Giles, the ECB director of cricket, said there was no back up plan but refused to rule out any possibilities when asked if Tests against Australia or Ireland may be considered.
"If the majority of the Pakistan squad are negative we would be hopeful they could be the advance party and carry on," Giles said.
"Perhaps other players would follow.
"We do not currently have a contingency plan. As has been the case throughout this situation, we have to be agile and adapt to these situations. We would look at that if that happened."
Both the England and Pakistan boards have expressed a desire to continue with the three Test series which does not start until the end of the month, but the results have rattled confidence.
The England summer has been on hold since the start of the outbreak.

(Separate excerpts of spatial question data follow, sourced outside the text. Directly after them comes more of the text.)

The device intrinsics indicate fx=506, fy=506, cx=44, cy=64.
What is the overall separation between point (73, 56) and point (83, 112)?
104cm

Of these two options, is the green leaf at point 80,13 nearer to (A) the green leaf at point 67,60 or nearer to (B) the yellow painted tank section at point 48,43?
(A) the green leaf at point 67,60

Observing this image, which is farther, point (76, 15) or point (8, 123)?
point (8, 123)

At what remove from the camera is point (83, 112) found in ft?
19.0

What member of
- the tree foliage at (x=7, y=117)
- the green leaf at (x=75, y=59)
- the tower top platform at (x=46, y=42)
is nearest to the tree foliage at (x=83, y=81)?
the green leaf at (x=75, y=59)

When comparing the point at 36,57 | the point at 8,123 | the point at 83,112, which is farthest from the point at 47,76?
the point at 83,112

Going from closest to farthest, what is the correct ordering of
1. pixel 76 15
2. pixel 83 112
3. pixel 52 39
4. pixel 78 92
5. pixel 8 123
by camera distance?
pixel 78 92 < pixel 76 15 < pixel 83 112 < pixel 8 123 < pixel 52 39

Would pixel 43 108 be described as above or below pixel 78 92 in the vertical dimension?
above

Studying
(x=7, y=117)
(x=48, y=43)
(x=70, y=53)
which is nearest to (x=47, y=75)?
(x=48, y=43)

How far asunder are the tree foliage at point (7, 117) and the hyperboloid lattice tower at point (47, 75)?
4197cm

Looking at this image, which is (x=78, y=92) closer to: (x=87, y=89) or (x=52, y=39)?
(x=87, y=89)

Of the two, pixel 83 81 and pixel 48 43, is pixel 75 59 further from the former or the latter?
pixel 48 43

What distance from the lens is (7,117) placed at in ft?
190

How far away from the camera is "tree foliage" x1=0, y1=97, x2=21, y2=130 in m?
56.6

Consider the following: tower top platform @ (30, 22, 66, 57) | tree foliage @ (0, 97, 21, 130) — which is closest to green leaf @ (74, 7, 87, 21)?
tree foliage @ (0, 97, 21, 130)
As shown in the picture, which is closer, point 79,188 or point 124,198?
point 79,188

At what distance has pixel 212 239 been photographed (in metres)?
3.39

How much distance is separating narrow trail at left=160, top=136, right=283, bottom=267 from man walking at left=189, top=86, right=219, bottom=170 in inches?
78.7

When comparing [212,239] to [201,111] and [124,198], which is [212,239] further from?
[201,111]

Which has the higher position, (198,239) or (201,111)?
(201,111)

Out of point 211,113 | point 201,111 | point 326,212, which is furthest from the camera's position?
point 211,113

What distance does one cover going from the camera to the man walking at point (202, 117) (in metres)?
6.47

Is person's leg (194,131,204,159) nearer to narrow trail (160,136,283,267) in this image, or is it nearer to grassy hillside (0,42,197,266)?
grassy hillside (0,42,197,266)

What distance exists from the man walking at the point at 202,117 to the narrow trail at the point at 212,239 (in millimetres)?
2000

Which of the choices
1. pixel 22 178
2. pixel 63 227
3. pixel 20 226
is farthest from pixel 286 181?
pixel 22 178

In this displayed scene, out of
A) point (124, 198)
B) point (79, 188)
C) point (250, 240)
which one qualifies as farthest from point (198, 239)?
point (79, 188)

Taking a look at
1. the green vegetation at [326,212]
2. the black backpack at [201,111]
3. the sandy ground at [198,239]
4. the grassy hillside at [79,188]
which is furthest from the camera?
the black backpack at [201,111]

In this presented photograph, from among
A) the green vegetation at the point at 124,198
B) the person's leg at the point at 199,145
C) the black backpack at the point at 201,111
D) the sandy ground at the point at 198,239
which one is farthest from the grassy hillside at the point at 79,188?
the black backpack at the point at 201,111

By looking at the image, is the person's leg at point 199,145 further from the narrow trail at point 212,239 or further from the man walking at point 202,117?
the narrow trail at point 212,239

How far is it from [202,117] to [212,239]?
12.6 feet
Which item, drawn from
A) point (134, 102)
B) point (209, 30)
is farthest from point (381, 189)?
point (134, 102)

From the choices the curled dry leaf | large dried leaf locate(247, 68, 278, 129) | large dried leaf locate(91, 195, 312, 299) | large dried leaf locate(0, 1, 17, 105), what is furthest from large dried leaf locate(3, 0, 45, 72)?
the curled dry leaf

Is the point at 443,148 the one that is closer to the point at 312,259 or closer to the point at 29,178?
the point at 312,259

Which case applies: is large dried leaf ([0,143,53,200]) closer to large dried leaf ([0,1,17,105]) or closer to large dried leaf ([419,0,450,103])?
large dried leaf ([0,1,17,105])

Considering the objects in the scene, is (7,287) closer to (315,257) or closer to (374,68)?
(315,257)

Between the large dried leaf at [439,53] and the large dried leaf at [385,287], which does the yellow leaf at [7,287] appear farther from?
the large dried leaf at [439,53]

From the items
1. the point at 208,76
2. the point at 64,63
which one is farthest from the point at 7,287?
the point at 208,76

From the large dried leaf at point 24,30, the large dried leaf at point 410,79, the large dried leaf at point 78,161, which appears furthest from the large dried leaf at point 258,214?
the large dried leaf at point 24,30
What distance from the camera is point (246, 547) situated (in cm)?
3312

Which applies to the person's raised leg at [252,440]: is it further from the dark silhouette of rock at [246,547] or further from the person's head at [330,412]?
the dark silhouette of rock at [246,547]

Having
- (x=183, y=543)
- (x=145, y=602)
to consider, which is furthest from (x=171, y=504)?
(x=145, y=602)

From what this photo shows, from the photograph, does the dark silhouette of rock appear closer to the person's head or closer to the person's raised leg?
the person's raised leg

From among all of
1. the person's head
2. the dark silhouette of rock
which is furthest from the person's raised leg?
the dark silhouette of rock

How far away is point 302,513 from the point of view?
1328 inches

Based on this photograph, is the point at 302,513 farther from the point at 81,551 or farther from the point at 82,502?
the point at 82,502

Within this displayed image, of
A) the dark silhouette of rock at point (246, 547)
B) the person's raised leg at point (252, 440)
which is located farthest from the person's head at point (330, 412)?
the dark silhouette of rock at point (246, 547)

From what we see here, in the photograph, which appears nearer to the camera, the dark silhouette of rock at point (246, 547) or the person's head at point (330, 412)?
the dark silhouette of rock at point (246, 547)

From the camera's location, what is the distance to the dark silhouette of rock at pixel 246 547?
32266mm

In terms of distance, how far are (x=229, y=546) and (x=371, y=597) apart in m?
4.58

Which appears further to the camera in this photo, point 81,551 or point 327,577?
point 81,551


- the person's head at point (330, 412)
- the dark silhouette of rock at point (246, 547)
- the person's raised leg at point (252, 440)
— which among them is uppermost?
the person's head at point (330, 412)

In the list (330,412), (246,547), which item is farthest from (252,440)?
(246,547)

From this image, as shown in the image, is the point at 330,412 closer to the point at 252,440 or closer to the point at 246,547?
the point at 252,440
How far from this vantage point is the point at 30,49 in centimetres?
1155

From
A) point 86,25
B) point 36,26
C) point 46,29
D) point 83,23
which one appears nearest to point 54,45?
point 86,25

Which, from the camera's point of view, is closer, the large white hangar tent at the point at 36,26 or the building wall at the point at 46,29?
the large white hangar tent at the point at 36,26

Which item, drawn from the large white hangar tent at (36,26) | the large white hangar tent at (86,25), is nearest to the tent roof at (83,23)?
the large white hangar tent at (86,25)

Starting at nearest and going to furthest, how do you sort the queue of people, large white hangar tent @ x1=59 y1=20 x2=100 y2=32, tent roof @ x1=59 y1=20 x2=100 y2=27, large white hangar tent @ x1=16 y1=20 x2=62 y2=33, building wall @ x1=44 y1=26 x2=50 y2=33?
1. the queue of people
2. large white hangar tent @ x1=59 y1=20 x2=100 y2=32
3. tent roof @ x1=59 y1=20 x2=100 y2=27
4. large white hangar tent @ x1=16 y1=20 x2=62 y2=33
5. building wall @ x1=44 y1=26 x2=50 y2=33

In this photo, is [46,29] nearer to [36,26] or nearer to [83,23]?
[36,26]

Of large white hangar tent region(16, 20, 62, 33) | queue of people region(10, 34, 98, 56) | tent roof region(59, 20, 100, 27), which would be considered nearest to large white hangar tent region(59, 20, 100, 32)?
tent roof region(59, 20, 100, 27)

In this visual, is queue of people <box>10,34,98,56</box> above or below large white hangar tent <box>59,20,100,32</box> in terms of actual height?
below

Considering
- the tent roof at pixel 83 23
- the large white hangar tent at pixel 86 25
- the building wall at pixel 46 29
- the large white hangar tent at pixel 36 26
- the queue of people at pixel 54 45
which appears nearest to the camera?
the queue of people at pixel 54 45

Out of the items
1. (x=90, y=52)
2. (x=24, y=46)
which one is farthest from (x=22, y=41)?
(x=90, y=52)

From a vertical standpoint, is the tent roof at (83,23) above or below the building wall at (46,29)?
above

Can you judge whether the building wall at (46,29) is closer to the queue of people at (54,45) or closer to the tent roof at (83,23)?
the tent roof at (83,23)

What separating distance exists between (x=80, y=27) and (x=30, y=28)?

The game looked to be getting back on track in the UK when West Indies played the first day of an intra squad practice game at Old Trafford on Tuesday night (EST) ahead of a three-Test series, the first of which is due to start on July 9 at Southampton.
Cricket took a further blow when PM Boris Johnson allowed other community sports to recommence, but said club cricket could not, claiming the cricket ball was a "natural vector of disease".
The ICC has banned using saliva on the ball in reaction to health concerns.
The news that 10 of 29 Pakistan players tested positive has shocked the cricket community. Three of the players are yet to receive results.
On Monday, Shadab Khan, Haider Ali, and Haris Rauf had tested positive, but then results came back positive for Kashif Bhatti, Mohammad Hasnain, Fakhar Zaman, Mohammad Rizwan, Mohammad Hafeez, Wahab Riaz, and Imran Khan.
The PCB announced one member from the player support personnel also tested positive for the virus.
PCB CEO Wasim Khan said all 10 players are asymptomatic.
"The tour to England is very much on track and the side will depart as per schedule on 28 June," Wasim said.
"Fortunately, all the first-choice red-ball squad, barring Mohammad Rizwan, are negative,
which means they can start training and practicing immediately after they have been tested and given the all clear when they arrive in England.
"As regards the players, who have tested positive, we will continue to monitor and support them, including conducting antibody tests, and as soon as they test negative, they will be flown to join the squad in England. At the moment, they have been advised to go into self-isolation so that they not only recover quickly but also prevent their other family members from being infected."
The infected players face 14 days isolation but can fly out and join the squad in isolation in the UK if they are cleared at the end of that period.
Pubs, restaurants and cinemas can open in the UK on July 4 along with select sports, but in making the announcement, Johnson dismissed suggestions club cricket should return also.
"The problem with cricket as everybody understands, that the ball is a natural vector of disease, potentially, at any rate and we've been round it many times with our scientific friends.
"At the moment we're still working on ways to make cricket more covid-secure, but we can't change the guidance yet."